WORLD HOSPICE & PALLIATIVE CARE DAY

We start our discussion with a 6th century anonymous beautifully stating that “we cure seldom, comfort many times and palliate always”. Palliative care is specialized medical care for people living with serious illness. This type of care is focused on providing relief from the symptoms and stress of the illness. The goal is to improve quality of life for both the patient and the family. It is an approach that improves the quality of life of patients and their families who are facing problems associated with life-threatening illness. It prevents and relieves suffering through the early identification, correct assessment and treatment of pain and other problems, whether Physical, Emotional, Social and religious.
Palliative care uses a team approach to support patients and their caregivers. It involves addressing suffering involves taking care of issues beyond physical symptoms. This includes addressing practical needs and providing bereavement counselling. It offers a support system to help patients live as actively as possible until death.
What is Hospice Care?
Hospice care focuses on the care, comfort and quality of life of a person with a serious illness who is approaching the end of life. Like palliative care, hospice provide comprehensive comfort care as well as support for the family but in hospice, attempts to cure the person’s illness are stopped.

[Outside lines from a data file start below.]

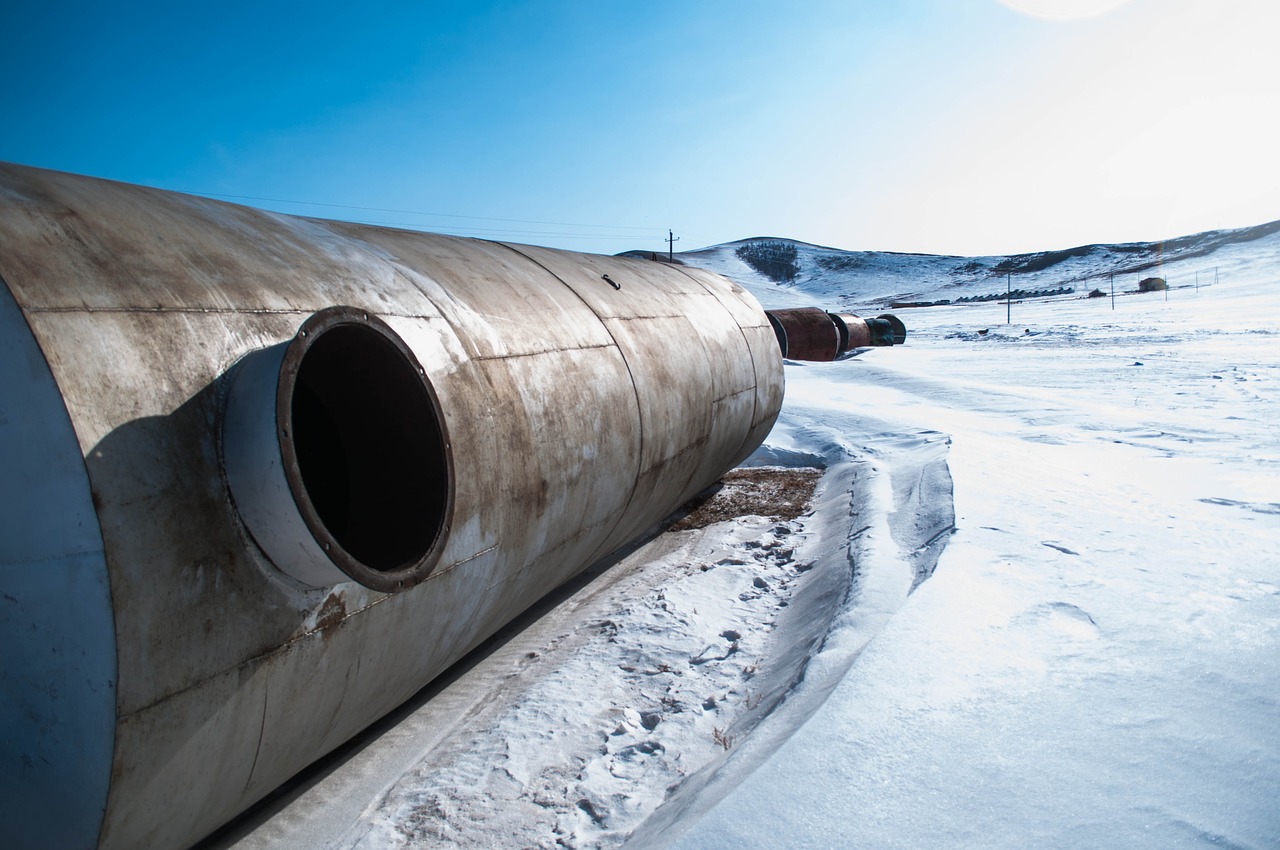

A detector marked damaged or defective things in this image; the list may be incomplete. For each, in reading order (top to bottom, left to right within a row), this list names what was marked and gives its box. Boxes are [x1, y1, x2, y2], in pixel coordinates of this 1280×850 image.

rusty metal surface [0, 162, 780, 844]
rusty metal surface [764, 306, 844, 360]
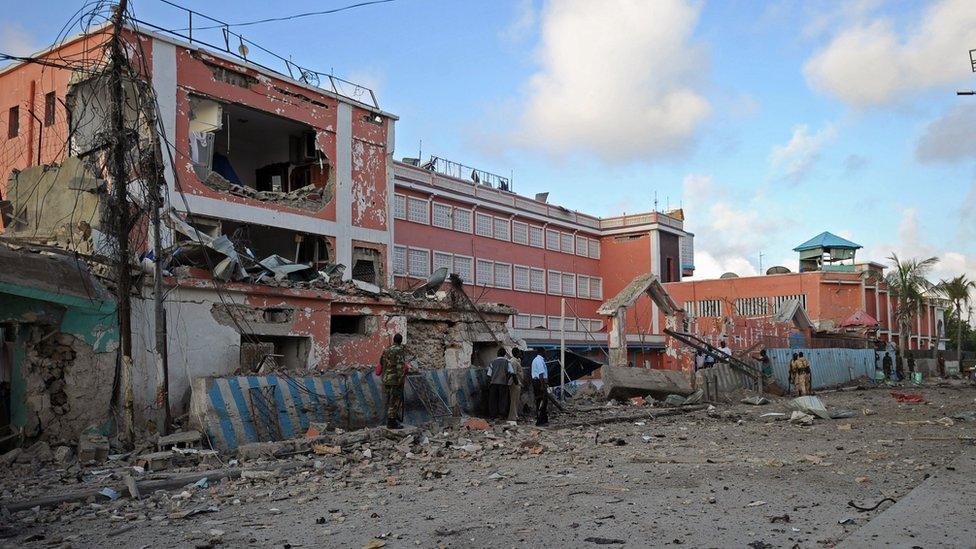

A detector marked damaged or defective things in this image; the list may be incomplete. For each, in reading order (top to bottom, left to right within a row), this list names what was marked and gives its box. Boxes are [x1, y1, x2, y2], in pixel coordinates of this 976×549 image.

broken window opening [190, 96, 336, 208]
broken window opening [332, 312, 370, 334]
broken window opening [240, 334, 308, 372]
damaged doorway [239, 332, 310, 374]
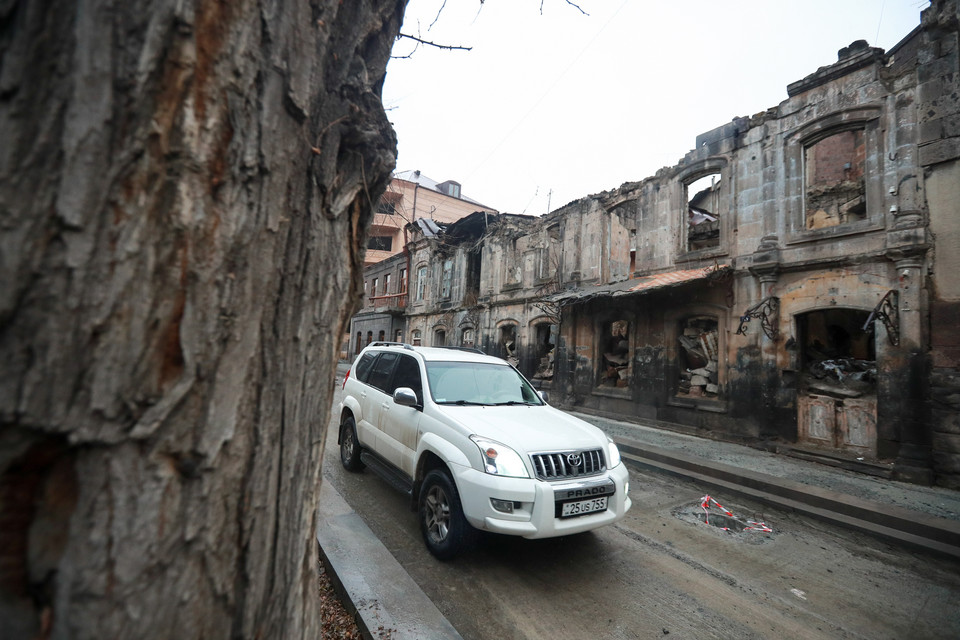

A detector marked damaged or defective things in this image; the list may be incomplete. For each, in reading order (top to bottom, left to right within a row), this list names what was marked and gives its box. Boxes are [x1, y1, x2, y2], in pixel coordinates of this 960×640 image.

burnt building facade [350, 0, 960, 488]
broken window opening [688, 172, 724, 252]
broken window opening [804, 130, 872, 230]
broken window opening [532, 324, 556, 380]
broken window opening [600, 318, 632, 388]
broken window opening [676, 316, 720, 398]
broken window opening [796, 308, 876, 398]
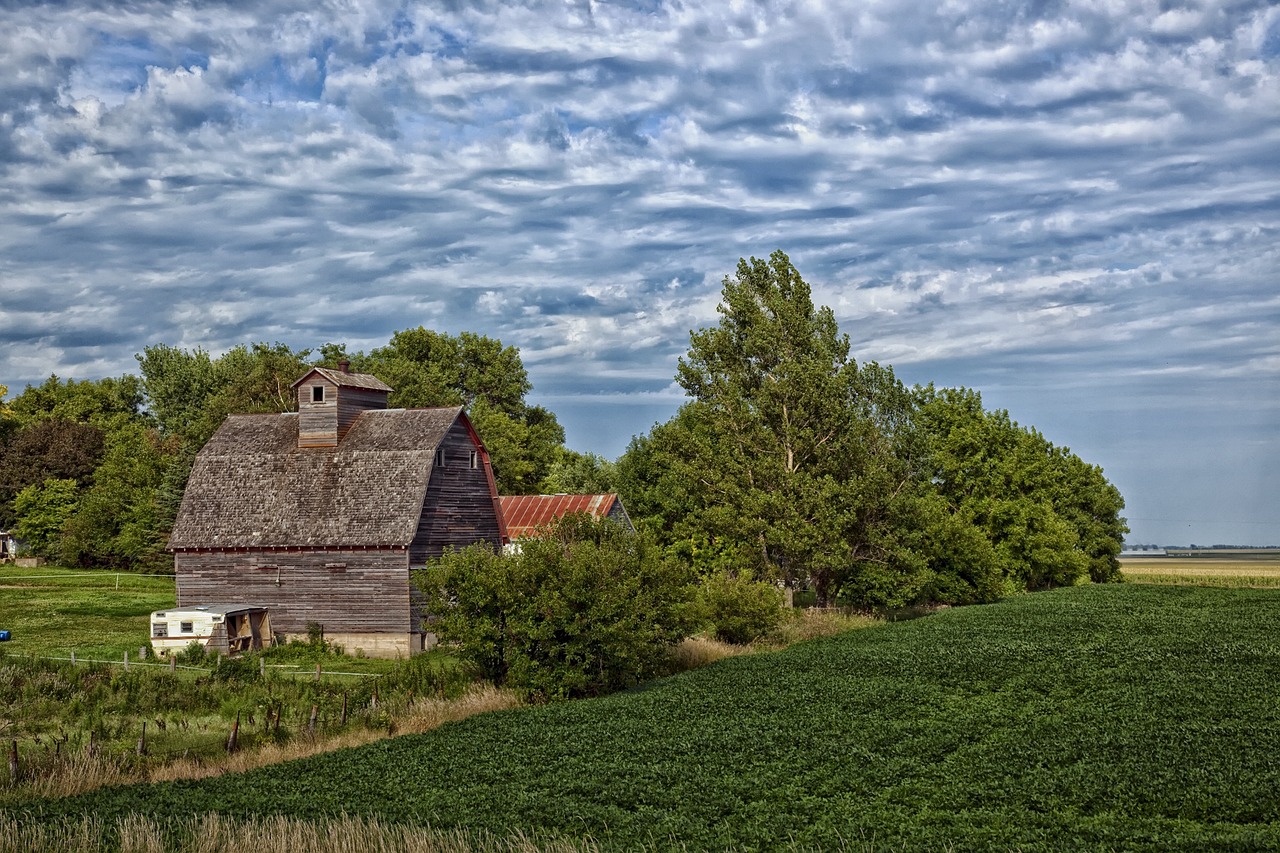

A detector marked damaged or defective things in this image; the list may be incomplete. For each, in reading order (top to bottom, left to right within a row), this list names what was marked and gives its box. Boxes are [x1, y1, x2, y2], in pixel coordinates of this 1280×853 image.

rusty metal roof [494, 491, 624, 537]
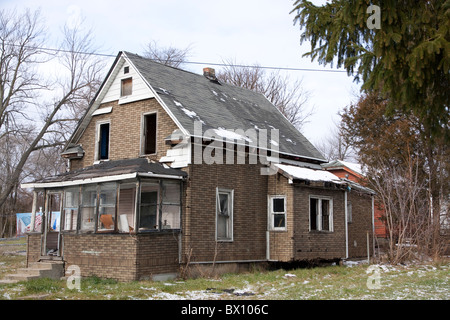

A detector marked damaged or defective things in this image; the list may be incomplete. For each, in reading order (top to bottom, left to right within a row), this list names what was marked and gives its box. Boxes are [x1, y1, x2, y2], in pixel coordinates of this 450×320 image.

damaged roof [20, 158, 186, 189]
broken window [62, 186, 78, 231]
broken window [97, 184, 117, 231]
broken window [216, 188, 234, 240]
missing window [216, 188, 234, 240]
broken window [268, 195, 286, 230]
missing window [268, 195, 286, 230]
broken window [310, 196, 334, 231]
missing window [310, 196, 334, 231]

Why we need Palliative Care?
Whether we are young or old, sick or well – the one thing we all have in common is that dying will be a part of our lives. For those with a serious, life limiting condition, palliative care can make it a more positive experience. It can enable people to be comfortable at the end of their lives and ease their concerns and that of their families, allowing them to enjoy their time together.Moreover, due toinappropriate communication between physician and patient and family, Palliative care can also support medical professionals as their patients transition from receiving treatments that aim for a cure, to care that seeks the best quality of life and symptoms management.
Principles of Palliative Care
* Affirms life and regards dying as a normal process.
* Intends neither to hasten nor postpone death.Offers a support system to help patients live as actively as possible until death.
* Offers a support system to help the family cope during the patient illness and in their own bereavement.
* Integrates the psychological and spiritual aspects of patient care.
Team of Palliative Care
Palliative care uses a team approach to support patients and their caregivers.This includes addressing practical needs and providing bereavement counselling.The team comprises of Doctors including general practitioners, palliative care specialists and other specialist doctors; Nurses; Allied health professionals including social workers, physiotherapist, clinical psychologist, pharmacists, dietitians; Secretary, Priest and Volunteers.Specialist palliative care staff are trained with specific skills and knowledge to help patients, their family and care-givers.. Palliative care staff have expertise in symptom management, emotional, spiritual, practical and cultural care.
Barriers in Palliative care
* Trust between staff and family
* Patient and family education (other caregivers).
* Education and training of palliative care for medical staff, particularly physicians and nurses is not available
* Lack of awareness among policy makers,health professionals and the public about what palliative care is, and the benefits it can offer patients and health systems
* Cultural and social barriers, such as beliefs about death and dying
* Misconceptions about palliative care, such as that it is only for patients with cancer, or for the last weeks of life
* Misconceptions that improving access to opioid analgesia will lead to increased substance abuse. Morphine is not readily available across the country. Opioids prescription is still restricted to 3-10 days.
Morphine consumption can be used as an approximate measure of the availability of pain control and hence availability of this form of palliative care. Developing countries consumed only 6% of global consumption of morphine( almost 80 percent of the world’s population). While 10 countries together accounted for 87% of total world consumption of morphine.
Palliative care in India
Palliative care remains an undeveloped and under resourced area of healthcare. Lack of palliative care training and the lack of awareness of needs. There is a need for a national programme of palliative care and to have a dedicated society for hospice care.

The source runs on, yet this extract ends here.